# Horrible first endo appointment



## stlthyroid (Feb 6, 2011)

After two surgical consults, both of which who told me to have my diffuesly enlarged thyroid with multinodular goiter removed, my appointment with an endo went horrible. She reviewed my labs, ask me a series of questions, and then proceeded to tell me that she would not recomend removing my thyroid until my labs showed an abnormal range. Since the biopsy was benign, her reccomendation was to just watch it, and scan it again in six months to check for changes in size.

She totally dismissed my symptoms as unrelated to the multinodular goiter, so much to the point that the two of us were literally arguing in her office.

I called the surgeon back, and of course he said, I could choose to just watch it, but based on the size of the nodules, he felt like it was an abnormal organ, and he doesn't believe in leaving abnormal growing thryoids in your body.

I realize none of you are doctors, but if it were "you", and you had the symptoms I have, as well as the visible lump on my throat, what would you do? Andros, Lavender, I'm lookin for some guidance here.
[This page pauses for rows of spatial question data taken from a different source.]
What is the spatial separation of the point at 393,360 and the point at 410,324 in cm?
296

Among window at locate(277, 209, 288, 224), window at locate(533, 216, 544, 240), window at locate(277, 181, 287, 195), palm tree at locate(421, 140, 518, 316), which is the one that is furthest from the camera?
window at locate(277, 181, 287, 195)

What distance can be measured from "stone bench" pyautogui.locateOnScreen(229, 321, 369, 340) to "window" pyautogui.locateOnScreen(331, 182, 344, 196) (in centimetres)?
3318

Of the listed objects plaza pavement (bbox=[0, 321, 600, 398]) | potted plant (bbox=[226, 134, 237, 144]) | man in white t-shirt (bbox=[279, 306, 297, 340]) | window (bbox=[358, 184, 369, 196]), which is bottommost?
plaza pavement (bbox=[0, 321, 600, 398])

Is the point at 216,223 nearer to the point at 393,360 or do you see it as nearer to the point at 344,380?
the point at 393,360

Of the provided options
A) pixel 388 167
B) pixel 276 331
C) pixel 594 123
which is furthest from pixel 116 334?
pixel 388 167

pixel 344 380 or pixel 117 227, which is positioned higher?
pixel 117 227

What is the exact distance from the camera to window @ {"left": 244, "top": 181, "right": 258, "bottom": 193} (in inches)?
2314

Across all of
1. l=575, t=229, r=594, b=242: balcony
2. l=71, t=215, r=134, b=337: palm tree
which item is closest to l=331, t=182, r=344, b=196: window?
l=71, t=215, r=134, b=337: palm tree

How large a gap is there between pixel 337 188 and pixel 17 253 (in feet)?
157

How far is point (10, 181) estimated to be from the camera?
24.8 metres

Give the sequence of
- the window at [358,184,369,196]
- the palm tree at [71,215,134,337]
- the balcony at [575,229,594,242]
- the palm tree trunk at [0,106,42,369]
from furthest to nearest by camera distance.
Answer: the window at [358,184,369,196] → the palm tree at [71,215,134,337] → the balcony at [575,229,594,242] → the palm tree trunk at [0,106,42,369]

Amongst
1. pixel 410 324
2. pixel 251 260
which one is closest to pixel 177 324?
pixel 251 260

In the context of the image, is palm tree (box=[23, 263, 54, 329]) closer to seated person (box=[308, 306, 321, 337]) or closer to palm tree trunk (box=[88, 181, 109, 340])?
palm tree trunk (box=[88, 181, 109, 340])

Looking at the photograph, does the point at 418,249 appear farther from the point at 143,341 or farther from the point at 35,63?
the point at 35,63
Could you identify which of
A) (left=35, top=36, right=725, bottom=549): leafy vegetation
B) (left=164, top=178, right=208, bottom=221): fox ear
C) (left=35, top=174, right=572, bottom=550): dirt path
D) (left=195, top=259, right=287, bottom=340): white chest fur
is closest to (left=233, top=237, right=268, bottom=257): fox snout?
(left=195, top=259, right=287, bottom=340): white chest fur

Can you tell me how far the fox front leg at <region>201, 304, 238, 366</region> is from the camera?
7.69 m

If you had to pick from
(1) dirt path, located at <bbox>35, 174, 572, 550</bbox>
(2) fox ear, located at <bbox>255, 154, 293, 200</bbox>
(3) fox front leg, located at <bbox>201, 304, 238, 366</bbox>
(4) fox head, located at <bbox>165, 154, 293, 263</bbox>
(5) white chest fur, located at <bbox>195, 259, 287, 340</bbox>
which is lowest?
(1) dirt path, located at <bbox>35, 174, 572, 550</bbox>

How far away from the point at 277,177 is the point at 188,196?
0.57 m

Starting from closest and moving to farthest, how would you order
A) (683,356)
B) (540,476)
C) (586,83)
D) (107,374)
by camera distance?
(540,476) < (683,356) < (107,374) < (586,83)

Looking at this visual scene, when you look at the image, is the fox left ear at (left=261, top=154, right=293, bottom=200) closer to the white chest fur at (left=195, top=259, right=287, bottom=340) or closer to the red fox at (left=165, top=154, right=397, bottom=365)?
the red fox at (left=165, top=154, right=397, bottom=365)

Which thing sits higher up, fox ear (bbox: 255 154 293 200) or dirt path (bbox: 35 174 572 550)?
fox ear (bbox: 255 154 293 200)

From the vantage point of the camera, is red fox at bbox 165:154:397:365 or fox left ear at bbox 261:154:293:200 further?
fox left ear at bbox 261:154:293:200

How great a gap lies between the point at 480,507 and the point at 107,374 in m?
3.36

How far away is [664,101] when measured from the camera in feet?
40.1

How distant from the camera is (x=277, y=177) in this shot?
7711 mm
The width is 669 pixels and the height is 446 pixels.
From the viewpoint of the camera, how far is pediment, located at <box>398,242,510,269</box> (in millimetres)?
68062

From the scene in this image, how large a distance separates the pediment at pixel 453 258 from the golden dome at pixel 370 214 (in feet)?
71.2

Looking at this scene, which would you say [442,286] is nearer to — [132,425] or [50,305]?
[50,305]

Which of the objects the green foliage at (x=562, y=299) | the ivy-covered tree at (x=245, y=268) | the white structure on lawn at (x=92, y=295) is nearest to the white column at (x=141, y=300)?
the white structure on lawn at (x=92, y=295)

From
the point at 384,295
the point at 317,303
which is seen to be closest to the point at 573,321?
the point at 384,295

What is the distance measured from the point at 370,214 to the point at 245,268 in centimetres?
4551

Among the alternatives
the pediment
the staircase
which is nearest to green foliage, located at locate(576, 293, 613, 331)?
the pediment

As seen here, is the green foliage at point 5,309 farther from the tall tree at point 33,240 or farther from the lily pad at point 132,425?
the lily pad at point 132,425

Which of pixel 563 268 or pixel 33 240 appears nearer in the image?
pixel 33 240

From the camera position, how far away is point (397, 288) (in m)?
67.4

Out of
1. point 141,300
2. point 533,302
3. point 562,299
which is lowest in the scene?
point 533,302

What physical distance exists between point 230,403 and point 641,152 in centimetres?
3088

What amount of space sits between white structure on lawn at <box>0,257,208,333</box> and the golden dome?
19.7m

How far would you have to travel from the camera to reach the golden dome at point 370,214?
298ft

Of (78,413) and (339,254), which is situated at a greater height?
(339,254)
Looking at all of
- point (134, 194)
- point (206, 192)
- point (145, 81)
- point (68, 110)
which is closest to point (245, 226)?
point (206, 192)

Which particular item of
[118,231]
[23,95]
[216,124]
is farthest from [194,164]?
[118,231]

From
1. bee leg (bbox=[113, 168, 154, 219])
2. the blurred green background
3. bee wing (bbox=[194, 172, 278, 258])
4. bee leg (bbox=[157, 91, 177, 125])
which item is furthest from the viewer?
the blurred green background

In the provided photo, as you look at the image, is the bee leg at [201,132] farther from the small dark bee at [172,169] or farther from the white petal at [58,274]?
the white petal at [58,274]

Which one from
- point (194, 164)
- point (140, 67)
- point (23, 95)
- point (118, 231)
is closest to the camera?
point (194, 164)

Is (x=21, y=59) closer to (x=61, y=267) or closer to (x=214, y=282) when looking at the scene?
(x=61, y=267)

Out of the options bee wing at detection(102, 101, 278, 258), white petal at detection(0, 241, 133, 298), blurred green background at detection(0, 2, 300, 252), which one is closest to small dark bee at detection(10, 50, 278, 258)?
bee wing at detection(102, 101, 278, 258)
I just feel like she completely invalidated my feelings. My body is telling me there is somthing wrong.


----------



## McKenna (Jun 23, 2010)

My endo also was not supportive of my having my thyroid removed. He wanted to wait and see if we could control it with meds, but the problem was that I had high TSI, plus hypo symptoms and it was impossible to get under control. I also had a large cold nodule with inconclusive results and I was not comfortable leaving it in there or only removing one lobe. (I interviewed three surgeons, and one of them only wanted to a lobectomy...no thanks!)

I went with my gut and had it removed. At a recent appointment with my endo he asked how I was doing with it gone and I said I felt better in a lot of ways. Then he finally acknowledged that it was probably better I had it out. I am still trying to get situated on a replacement dose, so I'm dealing with those symptoms, but I don't regret getting mine out. I know it's going to be a long road back to health, and I knew before getting it out that it will take time.

You have to look at the whole picture and what you are comfortable with. I wish you the best with your decision. I know it's not an easy one.


----------



## lainey (Aug 26, 2010)

Surgeons like to operate, so that is what they are inclined to recommend.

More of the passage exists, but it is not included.